_WHAT THE EXERCISE ASKS_
Gather every line in the rows below that contains the string "furthest", treating uppercase and lowercase letters as distinct.

_Rows from a dataset_
↓
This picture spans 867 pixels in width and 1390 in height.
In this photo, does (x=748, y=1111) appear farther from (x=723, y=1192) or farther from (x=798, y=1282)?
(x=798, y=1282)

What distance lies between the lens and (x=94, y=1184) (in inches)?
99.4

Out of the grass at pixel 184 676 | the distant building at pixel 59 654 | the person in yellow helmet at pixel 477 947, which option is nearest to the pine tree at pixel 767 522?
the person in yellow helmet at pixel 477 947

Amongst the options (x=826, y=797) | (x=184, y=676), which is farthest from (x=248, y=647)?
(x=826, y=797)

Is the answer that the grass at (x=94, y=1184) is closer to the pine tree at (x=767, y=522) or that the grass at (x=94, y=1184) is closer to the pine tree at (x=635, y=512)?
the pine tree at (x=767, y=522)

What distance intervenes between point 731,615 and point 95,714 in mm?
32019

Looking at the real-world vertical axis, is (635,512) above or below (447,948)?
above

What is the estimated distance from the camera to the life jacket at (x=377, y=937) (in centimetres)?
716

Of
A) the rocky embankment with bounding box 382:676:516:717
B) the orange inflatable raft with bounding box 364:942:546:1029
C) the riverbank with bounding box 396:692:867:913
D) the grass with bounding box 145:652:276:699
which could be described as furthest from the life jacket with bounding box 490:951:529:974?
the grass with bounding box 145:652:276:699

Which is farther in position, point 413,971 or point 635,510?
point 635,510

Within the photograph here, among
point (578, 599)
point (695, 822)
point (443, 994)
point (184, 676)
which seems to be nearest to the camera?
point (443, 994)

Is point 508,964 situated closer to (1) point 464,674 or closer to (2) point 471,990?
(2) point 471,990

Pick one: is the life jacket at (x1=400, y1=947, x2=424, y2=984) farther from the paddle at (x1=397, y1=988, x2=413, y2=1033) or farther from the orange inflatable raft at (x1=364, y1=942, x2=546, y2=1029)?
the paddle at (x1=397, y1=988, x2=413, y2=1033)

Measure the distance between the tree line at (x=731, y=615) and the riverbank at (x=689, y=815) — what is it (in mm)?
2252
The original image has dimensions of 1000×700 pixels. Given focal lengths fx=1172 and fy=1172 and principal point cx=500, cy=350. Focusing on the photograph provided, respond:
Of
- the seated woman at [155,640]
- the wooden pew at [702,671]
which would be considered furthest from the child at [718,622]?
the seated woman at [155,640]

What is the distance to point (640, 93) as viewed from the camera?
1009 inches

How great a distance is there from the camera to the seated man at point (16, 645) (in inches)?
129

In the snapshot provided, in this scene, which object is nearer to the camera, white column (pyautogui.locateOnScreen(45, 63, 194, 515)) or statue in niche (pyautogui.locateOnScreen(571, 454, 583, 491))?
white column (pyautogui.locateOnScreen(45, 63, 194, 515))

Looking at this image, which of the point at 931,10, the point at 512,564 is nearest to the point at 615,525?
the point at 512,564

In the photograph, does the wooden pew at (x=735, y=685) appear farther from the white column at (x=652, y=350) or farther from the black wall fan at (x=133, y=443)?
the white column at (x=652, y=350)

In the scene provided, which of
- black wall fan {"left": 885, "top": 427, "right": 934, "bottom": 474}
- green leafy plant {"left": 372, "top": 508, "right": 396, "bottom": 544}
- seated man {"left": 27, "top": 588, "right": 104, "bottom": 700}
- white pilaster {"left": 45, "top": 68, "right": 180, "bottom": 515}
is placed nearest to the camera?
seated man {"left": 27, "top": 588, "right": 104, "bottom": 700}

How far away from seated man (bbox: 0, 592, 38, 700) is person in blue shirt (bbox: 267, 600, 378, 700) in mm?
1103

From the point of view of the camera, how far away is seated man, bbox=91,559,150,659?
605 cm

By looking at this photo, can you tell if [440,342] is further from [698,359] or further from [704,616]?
↑
_WORKED ANSWER_
which could be described as furthest from the life jacket with bounding box 490:951:529:974?
which would be considered furthest from the child at [718,622]?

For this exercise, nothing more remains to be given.